From: Dave Chinner <david@fromorbit.com>
To: Manfred Spraul <manfred@colorfullife.com>
Cc: linux-xfs@vger.kernel.org,
"Spraul Manfred (XC/QMM21-CT)" <Manfred.Spraul@de.bosch.com>
Subject: Re: Metadata CRC error detected at xfs_dir3_block_read_verify+0x9e/0xc0 [xfs], xfs_dir3_block block 0x86f58
Date: Thu, 17 Mar 2022 13:47:05 +1100 [thread overview]
Message-ID: <20220317024705.GY3927073@dread.disaster.area> (raw)
In-Reply-To: <3242ad20-0039-2579-b125-b7a9447a7230@colorfullife.com>
On Wed, Mar 16, 2022 at 09:55:04AM +0100, Manfred Spraul wrote:
> Hi Dave,
>
> On 3/14/22 16:18, Manfred Spraul wrote:
> > Hi Dave,
> >
> > On 3/13/22 23:46, Dave Chinner wrote:
> > > OK, this test is explicitly tearing writes at the storage level.
> > > When there is an update to multiple sectors of the metadata block,
> > > the metadata will be inconsistent on disk while those individual
> > > sector writes are replayed.
> >
> > Thanks for the clarification.
> >
> > I'll modify the test application to never tear write operations and
> > retry.
> >
> > If there are findings, then I'll distribute them.
> >
> I've modified the test app, and with 4000 simulated power failures I have
> not seen any corruptions.
>
>
> Thus:
>
> - With teared write operations: 2 corruptions from ~800 simulated power
> failures
>
> - Without teared write operations: no corruptions from ~4000 simulated power
> failures.
Good to hear.
> But:
>
> I've checked the eMMC specification, and the spec allows that teared write
> happen:
Yes, most storage only guarantees that sector writes are atomic and
so multi-sector writes have no guarantees of being written
atomically. IOWs, all storage technologies that currently exist are
allowed to tear multi-sector writes.
However, FUA writes are guaranteed to be whole on persistent storage
regardless of size when the hardware signals completion.

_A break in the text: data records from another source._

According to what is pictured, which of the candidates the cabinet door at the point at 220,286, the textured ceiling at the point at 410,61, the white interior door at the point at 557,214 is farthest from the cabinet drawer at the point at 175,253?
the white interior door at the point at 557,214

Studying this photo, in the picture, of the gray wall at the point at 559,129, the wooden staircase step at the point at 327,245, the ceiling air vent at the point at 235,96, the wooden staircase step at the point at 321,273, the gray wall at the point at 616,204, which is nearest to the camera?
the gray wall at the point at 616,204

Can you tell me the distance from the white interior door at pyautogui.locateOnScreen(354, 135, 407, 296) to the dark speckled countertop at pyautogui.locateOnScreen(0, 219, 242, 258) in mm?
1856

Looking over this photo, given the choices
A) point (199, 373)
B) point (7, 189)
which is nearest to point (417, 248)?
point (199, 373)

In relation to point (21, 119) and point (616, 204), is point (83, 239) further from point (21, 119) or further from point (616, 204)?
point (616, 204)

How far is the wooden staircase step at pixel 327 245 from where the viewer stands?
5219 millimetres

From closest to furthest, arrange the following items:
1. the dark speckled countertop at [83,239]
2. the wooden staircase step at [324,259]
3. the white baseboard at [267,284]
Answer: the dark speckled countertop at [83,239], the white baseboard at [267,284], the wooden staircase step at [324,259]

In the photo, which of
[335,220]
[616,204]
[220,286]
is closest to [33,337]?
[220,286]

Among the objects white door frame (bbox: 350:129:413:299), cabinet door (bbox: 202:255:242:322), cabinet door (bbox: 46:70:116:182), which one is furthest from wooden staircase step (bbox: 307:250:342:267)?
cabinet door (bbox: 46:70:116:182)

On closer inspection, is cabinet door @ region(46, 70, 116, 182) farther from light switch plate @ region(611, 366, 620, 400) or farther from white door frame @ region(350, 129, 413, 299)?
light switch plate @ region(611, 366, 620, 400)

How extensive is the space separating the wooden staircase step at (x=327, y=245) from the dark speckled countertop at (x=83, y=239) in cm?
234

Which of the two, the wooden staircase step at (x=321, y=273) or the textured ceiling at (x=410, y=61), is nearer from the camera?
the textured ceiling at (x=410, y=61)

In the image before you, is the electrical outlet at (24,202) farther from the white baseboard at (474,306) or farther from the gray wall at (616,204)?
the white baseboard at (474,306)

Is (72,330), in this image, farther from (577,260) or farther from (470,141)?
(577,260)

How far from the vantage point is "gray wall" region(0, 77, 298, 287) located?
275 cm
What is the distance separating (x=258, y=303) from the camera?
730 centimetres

And any
write that the hardware has signalled as complete before a cache
flush is received is also guaranteed to be whole on persistent
storage when the cache flush is signalled as complete by the
hardware. These mechanisms provide protection against torn writes.
IOWs, it's up to filesystems to guarantee data is on stable storage
before they trust it fully. Filesystems are pretty good at using
REQ_FLUSH, REQ_FUA and write completion ordering to ensure that
anything they need whole and complete on stable storage is actually
whole and complete.
In the cases where torn writes occur because that haven't been
covered by a FUA or cache flush guarantee (such as your test),
filesystems need mechanisms in their metadata to detect such events.

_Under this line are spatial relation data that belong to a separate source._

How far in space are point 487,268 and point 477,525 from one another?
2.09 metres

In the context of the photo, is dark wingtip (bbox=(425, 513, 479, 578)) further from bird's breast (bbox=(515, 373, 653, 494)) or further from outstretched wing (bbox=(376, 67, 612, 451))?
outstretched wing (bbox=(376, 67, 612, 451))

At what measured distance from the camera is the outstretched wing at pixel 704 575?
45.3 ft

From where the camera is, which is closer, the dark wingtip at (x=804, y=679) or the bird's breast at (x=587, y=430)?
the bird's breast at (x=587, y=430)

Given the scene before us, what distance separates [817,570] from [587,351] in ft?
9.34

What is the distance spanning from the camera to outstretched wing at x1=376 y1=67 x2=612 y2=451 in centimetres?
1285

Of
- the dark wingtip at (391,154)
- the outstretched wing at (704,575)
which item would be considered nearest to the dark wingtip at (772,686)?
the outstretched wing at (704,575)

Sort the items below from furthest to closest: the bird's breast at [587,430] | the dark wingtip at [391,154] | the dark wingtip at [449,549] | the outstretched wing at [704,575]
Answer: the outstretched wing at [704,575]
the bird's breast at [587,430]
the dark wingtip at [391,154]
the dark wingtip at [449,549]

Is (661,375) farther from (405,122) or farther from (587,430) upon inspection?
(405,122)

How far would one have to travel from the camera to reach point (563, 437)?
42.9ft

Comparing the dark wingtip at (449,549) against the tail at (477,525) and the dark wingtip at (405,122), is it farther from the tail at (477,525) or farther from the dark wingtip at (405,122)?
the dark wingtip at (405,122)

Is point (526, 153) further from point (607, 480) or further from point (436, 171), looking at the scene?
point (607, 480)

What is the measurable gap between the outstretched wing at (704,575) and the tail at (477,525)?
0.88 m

CRCs are the prime mechanism for this - that's what XFS uses, and it
was XFS reporting a CRC failure when reading torn metadata that
started this whole thread.
> Is my understanding correct that XFS support neither eMMC nor NVM devices?
> (unless there is a battery backup that exceeds the guarantees from the spec)
Incorrect.
They are supported just fine because flush/FUA semantics provide
guarantees against torn writes in normal operation. IOWs, torn
writes are something that almost *never* happen in real life, even
when power fails suddenly. Despite this, XFS can detect it has
occurred (because broken storage is all too common!), and if it
can't recovery automatically, it will shut down and ask the user to
correct the problem.
BTRFS and ZFS can also detect torn writes, and if you use the
(non-default) ext4 option "metadata_csum" it will also detect torn
writes to metadata via CRC failures. There are other filesystems
that can detect and correct torn writes, too.
Cheers,
Dave.
--
Dave Chinner
david@fromorbit.com
next prev parent reply other threads:[~2022-03-17 2:47 UTC|newest]

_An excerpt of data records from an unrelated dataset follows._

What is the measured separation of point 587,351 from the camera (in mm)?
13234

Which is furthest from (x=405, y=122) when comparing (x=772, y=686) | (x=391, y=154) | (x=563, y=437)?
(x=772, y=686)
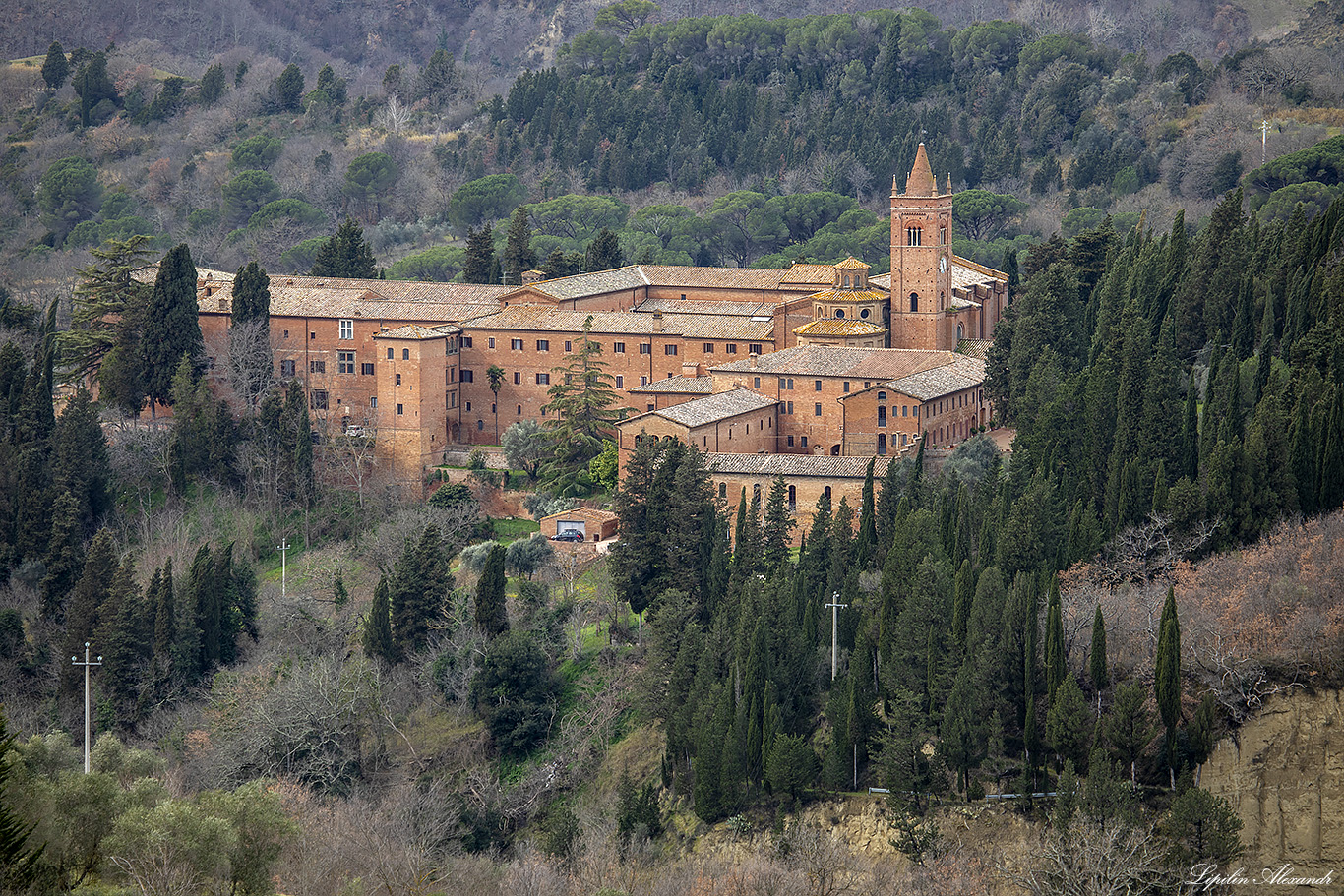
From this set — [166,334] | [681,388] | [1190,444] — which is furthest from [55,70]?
[1190,444]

Thread overview: 11+ messages / expand[flat|nested] mbox.gz Atom feed top
2022-03-13 15:47 Metadata CRC error detected at xfs_dir3_block_read_verify+0x9e/0xc0 [xfs], xfs_dir3_block block 0x86f58 Manfred Spraul
2022-03-13 22:46 ` Dave Chinner
2022-03-14 15:18 ` Manfred Spraul
2022-03-16 8:55 ` Manfred Spraul
2022-03-17 2:47 ` Dave Chinner [this message]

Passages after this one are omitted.